2. Grass in its withered state is an emblem also of the frailty of human life, and the suddenness with which it is liable to be cut off. “The voice said, Cry. And he said, What shall I cry ? All flesh is grass, and all the goodliness thereof is as the flower of the field.” “ The grass withereth, the flower fadeth : but the word of our God shall stand for ever.” (Isaiah 40:6, 8.) The picture here drawn is vivid and complete. Look on the pleasant meadow. See the health, strength, and beauty of its crop, as the wind gently waves its surface. But think how the next frost can nip it, or the next blast level it, or how certainly, if it reaches to ripeness, the mower will one day cut it down. And then bring away your eye from that scene, and let it gaze on the great company of mankind, on this city, this parish, this congregation, on yourselves. Like grass we perish, for “surely the people is grass.” Yes, let no one take refuge in generalities, but let each one say to himself or herself, “I am but as a blade of grass, and shall and must as certainly die, as all grass withereth, and every flower fadeth.” They and they alone, who have wisdom and faith to say this, and to act consistently therewith, will be prepared for the comfort of a closing thought or two.

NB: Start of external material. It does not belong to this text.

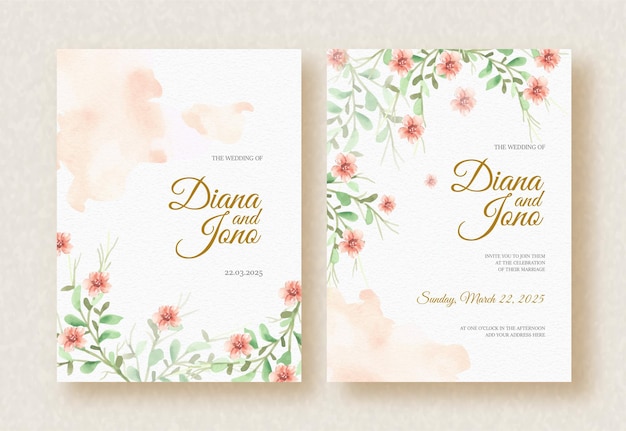 Woodbind floral painting on wedding invitation template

1. Though the grass withereth, “the word of the Lord endureth for ever.” This was Isaiah’s consolation. St. Peter took it up, and by inspiration added to it, saying, “ And this is the word, which by the gospel is preached unto you.” Not one syllable of all that God stands pledged to perform shall fail or perish. His gospel is yours forever.
2. That which resembles grass, in the visible church, may be withered and cut down, but the living grass of the living church, “shall never perish.” “And there came out of the smoke locusts upon the earth : and unto them was given power, as the scorpions of the earth have power. And it was commanded them that they should not hurt the grass of the earth, neither any green thing, neither any tree, but only those men which have not the seal of God in their foreheads.” (Revelation 9:3, 4.)
In coming times, the Son of man will clear out of his field only that which offends. The false professor, as well as the profligate,—all who bear not the stamp of godliness, will be clean cut down. But, the godly, the green, the living grass of the true field, shall not be hurt : they shall abide forever.
3. The wonders of the world’s first week will never cease to be admired by those whom God creates anew in Christ Jesus. And, if grass be a wonder, how wonderful must that parent mind be, which saw, from the beginning, all that it was to teach us until the end ! Then let us say, “Thou art worthy, O Lord, to receive glory, and honour, and power ; for thou hast created all things, and for thy pleasure they are and were created.” (Revelation 4:11.)